Spike himself just shakes his head.
“Can’t please all of the people…”
Having spent two decades spent forensically examining themes such as interracial romance (Jungle Fever) and unfair representation, Spike’s new film seems, at first glance, like an odd choice. The Inside Man is a heist movie, replete with extravagant thrills and a full star contingent, including Denzel, Jodie Foster, Clive Owen, Christopher Plummer and Willem Dafoe.
It does not, however, as widely reported, feature Thierry Henry, the Arsenal striker and friend of the director.
“I’m telling you, I don’t know where that came from,” sighs Spike. “Yes, I support Arsenal. Yes, he is my friend. But we never even discussed it as a possibility.”
Directing from a screenplay by newcomer Russell Gewirtz, Mr. Lee has fashioned a lively firecracker with echoes of Sidney Lumet’s streetwise seventies films.
“Absolutely Sidney Lumet,” says Spike. “Before we started shooting, I sat down to study Serpico and Dog Day Afternoon to get the look right. Those are remarkable films. I think he’s one of the great American directors and I don’t think he receives enough credit for it.”
While the history of radical or distinctive filmmaking talents drafted in as directors for hire is long and ignoble (could you see Robert Altman’s stamp on a single frame in The Gingerbread Man?), The Inside Man is unmistakably a Spike Lee joint.
Post 9/11 police procedure, antsy exchanges about racially loaded language and an impressively vast and diverse cast all feature, as do Spike Lee regulars Kim Director (Bamboozled, Summer Of Sam, She Hate Me) and Denzel Washington (the actor’s fourth collaboration with Lee, following Mo’Better Blues, He Got Game and Malcolm X).

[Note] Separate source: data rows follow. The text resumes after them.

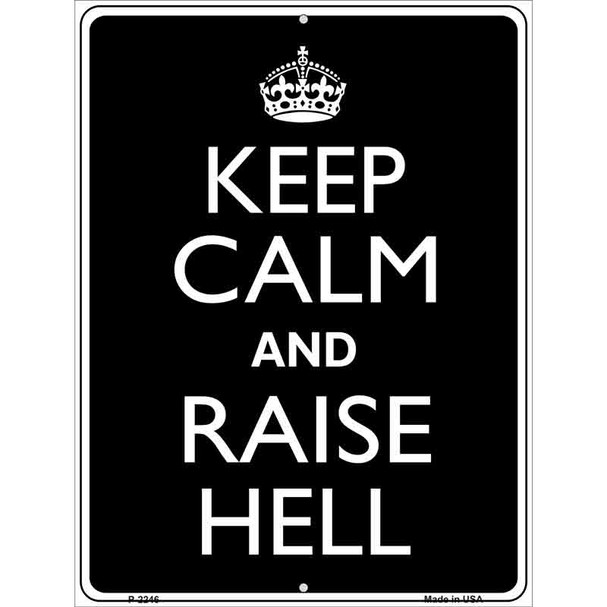 Keep Calm Raise Hell Wholesale Metal Novelty Parking Sign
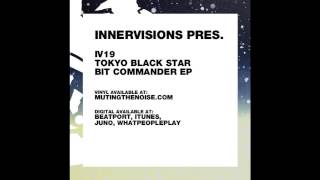 IV19 Tokyo Black Star - Game Over (Loco Dice 5AM at the Tsukiji Market Remix) - Bit Commander EP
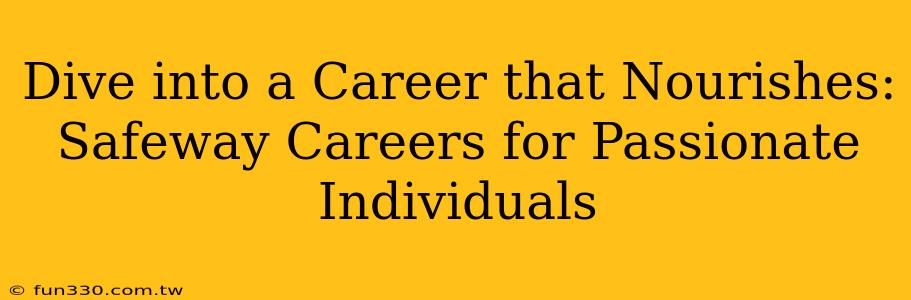 Dive into a Career that Nourishes: Safeway Careers for Passionate Individuals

“Yeah, there’s some of the old crowd in there and I know Jodie because she and my brother have been good friends since they went to Yale together. There are many talented people out there but they only do one thing well. So I like people who give me something different, who are not playing the same role in different films. I like to try improvisation with certain actors if I can. We like spontaneity; sometimes sticking to exactly what is written you know can be boring a little bit. Clive Owen was pretty good at thinking on his toes.”
If the thought of a taut thriller about a ‘perfect bank robbery’ where all is not as it seems leaves you cold (what’s wrong with you?) and you’re aching for the agitprop of old, fear not. Spike’s next project, tentatively titled When The Levee Breaks, is a documentary about the aftermath of Hurricane Katrina in New Orleans.

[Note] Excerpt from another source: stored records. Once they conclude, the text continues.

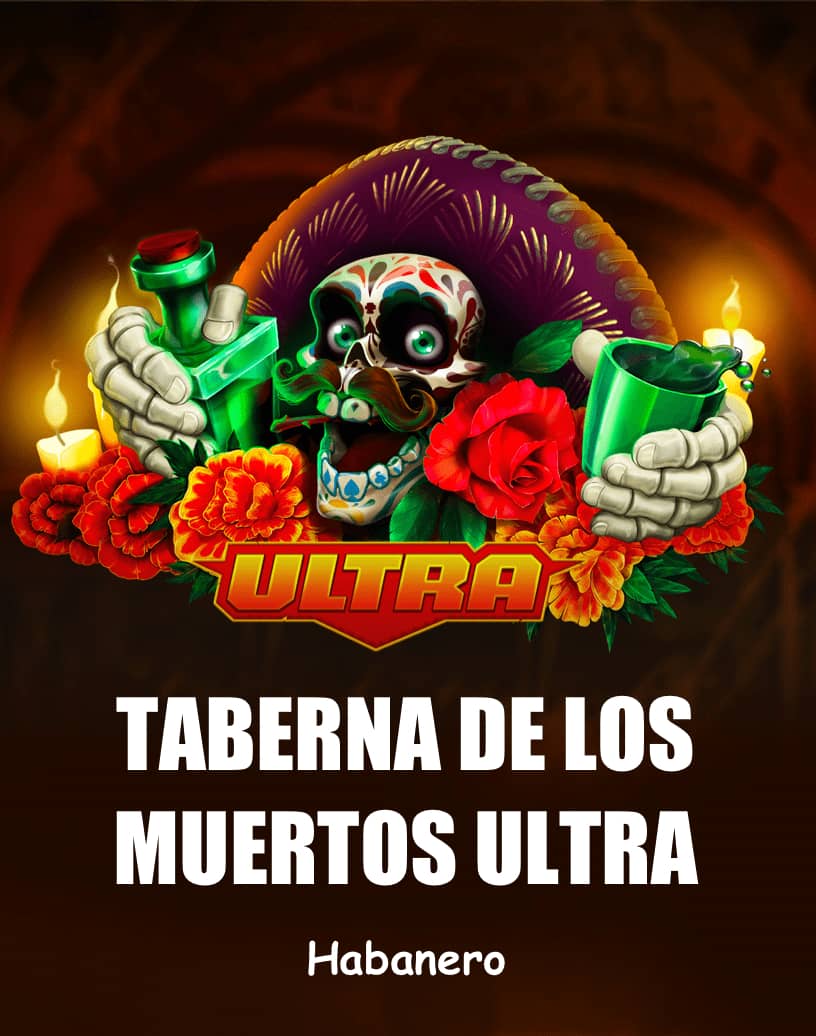 Taberna De Los Muertos Ultra - Modalità Demo Gratuita e Gioca Online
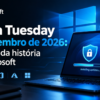 Patch Tuesday de Setembro de 2026: o maior da história da Microsoft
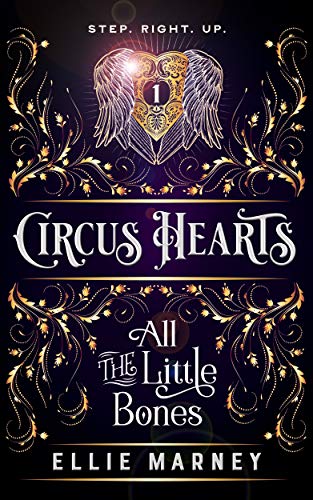 Circus Hearts: All The Little Bones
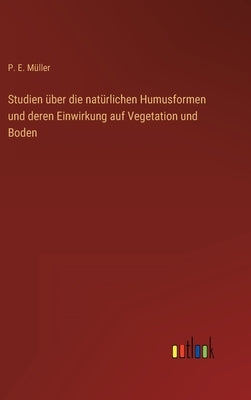 Studien über die natürlichen Humusformen und deren Einwirkung auf Vegetation und Boden by Müller, P. E.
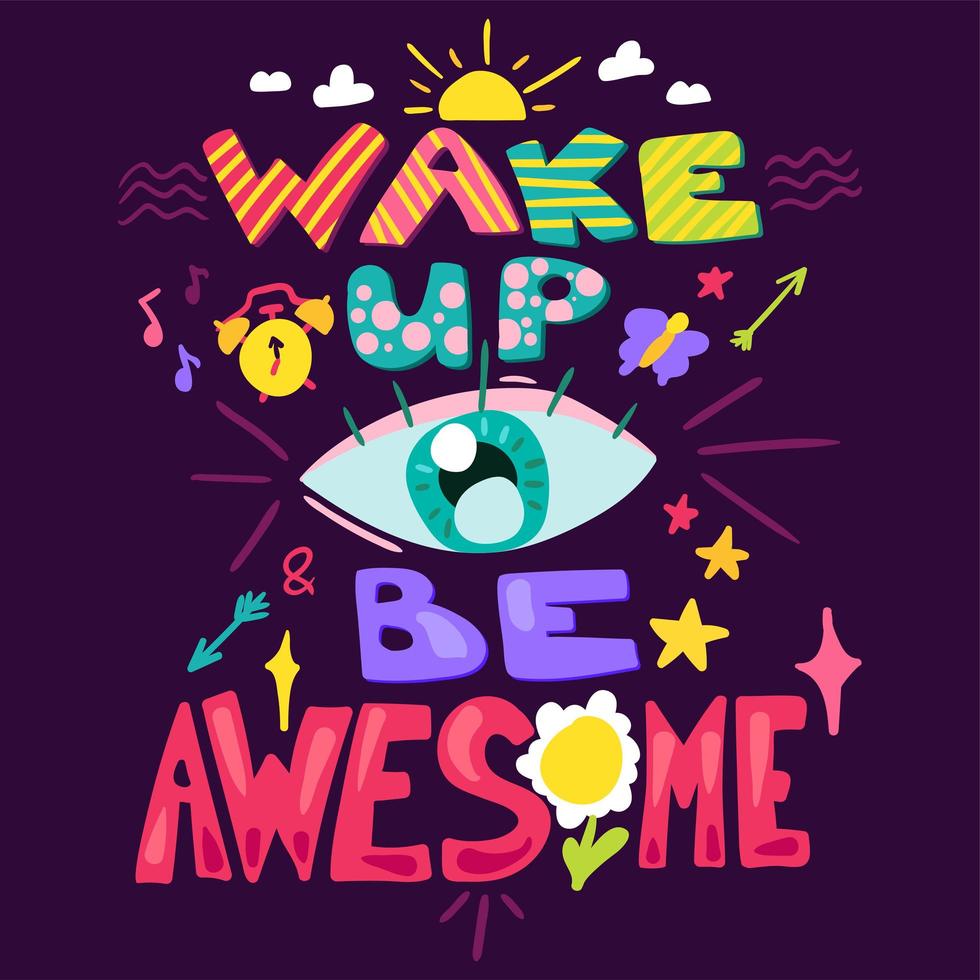 Wake Up And Be Awesome vector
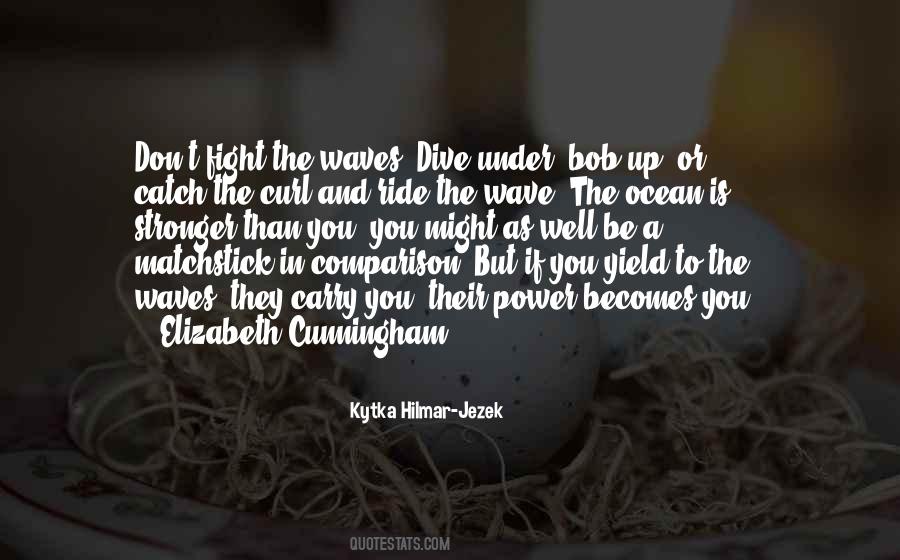 Catch A Wave Quotes #1814824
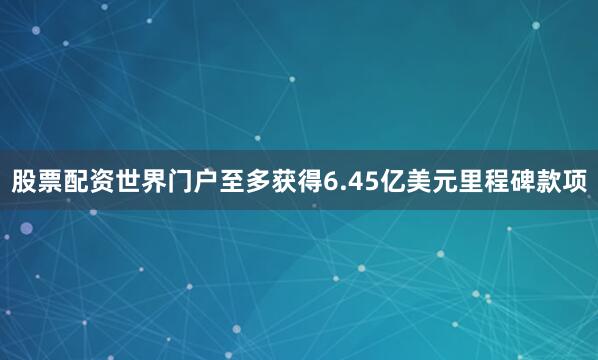 股票配资世界门户至多获得6.45亿美元里程碑款项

“I don’t know so much about Europe but in the States in the past audiences would run at the mention of documentary. That is not the case any more. March Of The Penguins made crazy money so at least American audiences won’t sprint in the opposite direction.”
He has already indicated to CNN that he will not discount theories supposing that the authorities were involved with the actual flooding.

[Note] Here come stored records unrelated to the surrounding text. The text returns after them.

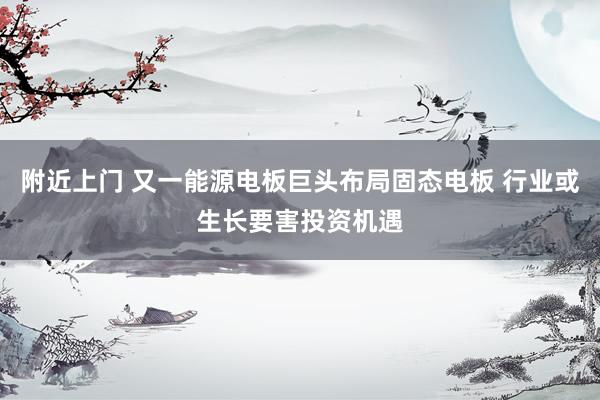 附近上门 又一能源电板巨头布局固态电板 行业或生长要害投资机遇
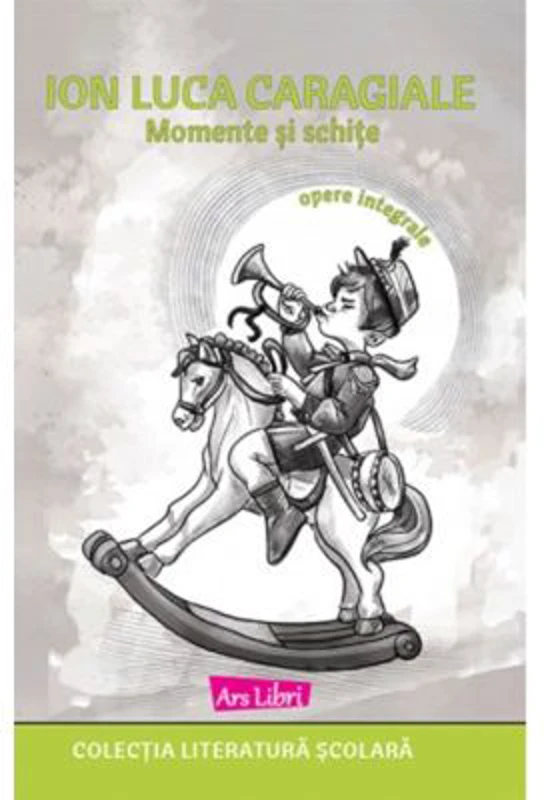 Momente si schite - Ion Luca Caragiale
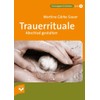Trauerrituale Abschied gestalten (Praxisratgeber für Bestatter)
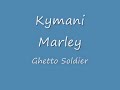 Kymani Marley - Ghetto Soldier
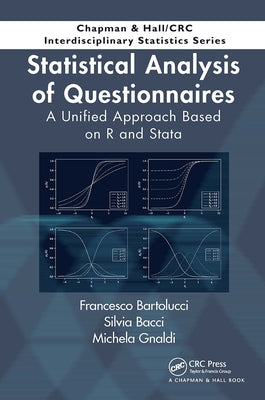 Statistical Analysis of Questionnaires: A Unified Approach Based on R and Stata by Bartolucci, Francesco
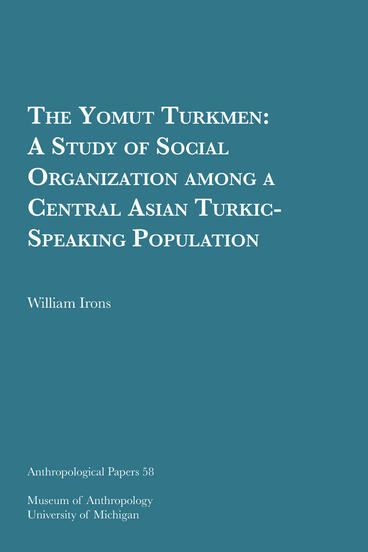 Cover of The Yomut Turkmen: A Study of Social Organization among a Central Asian Turkic-Speaking Population | William Irons | 9781949098037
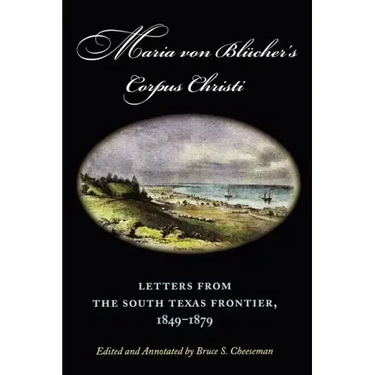 Maria Von Blücher's Corpus Christi: Letters from the South Texas Frontier, 1849-1879 Volume 5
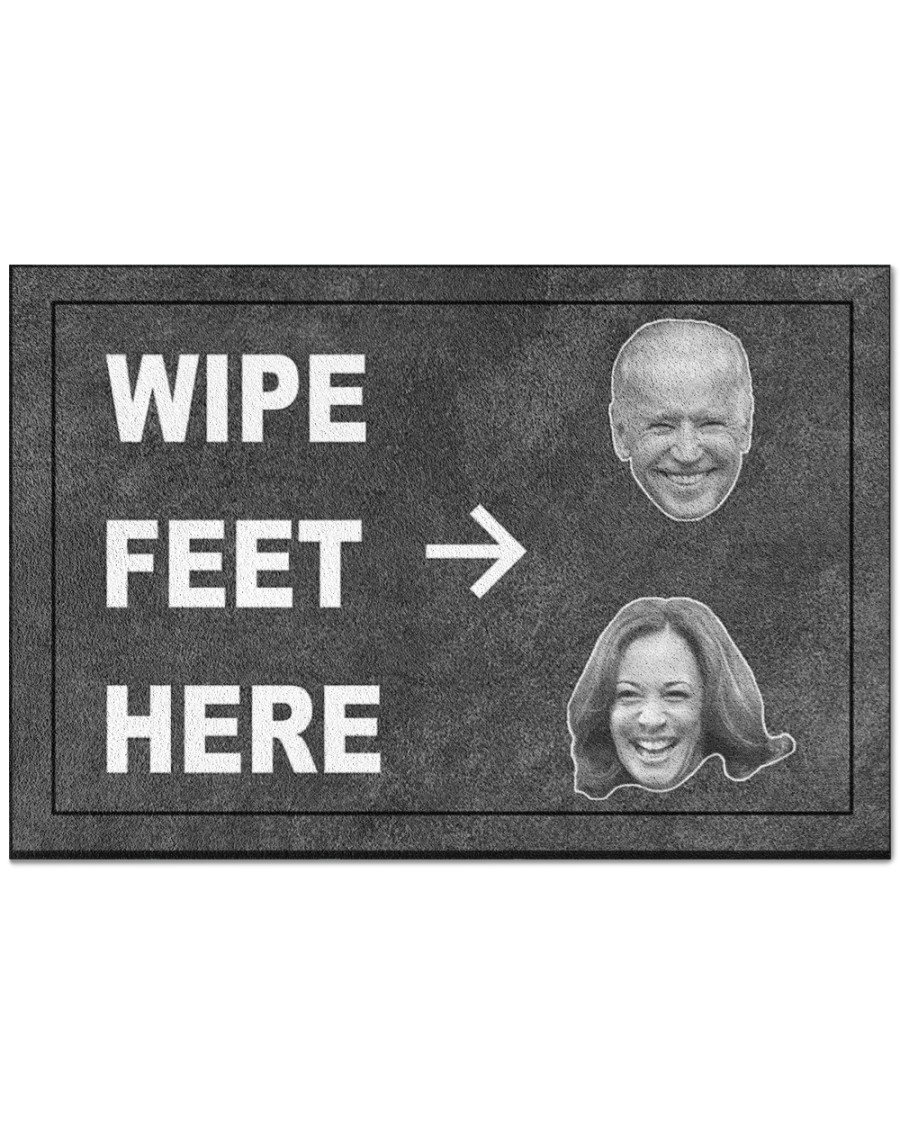 Biden and Kamala wipe feet here Doormat – LIMITED EDITION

“The current administration is evil,” he says. “Period. You can’t put anything past them.”
So where will the finger of blame be pointing?
“Well, I’m working on it at the minute. It’s a four-hour project for HBO. How many fingers you got?”
I’m leaving when he asks after Ireland’s burgeoning ethnic population.
“So you got black people now. How’s that working out?”
Erm, it’s not quite the model melting pot just yet.
“Don’t you worry. Dublin will be all the better for it.”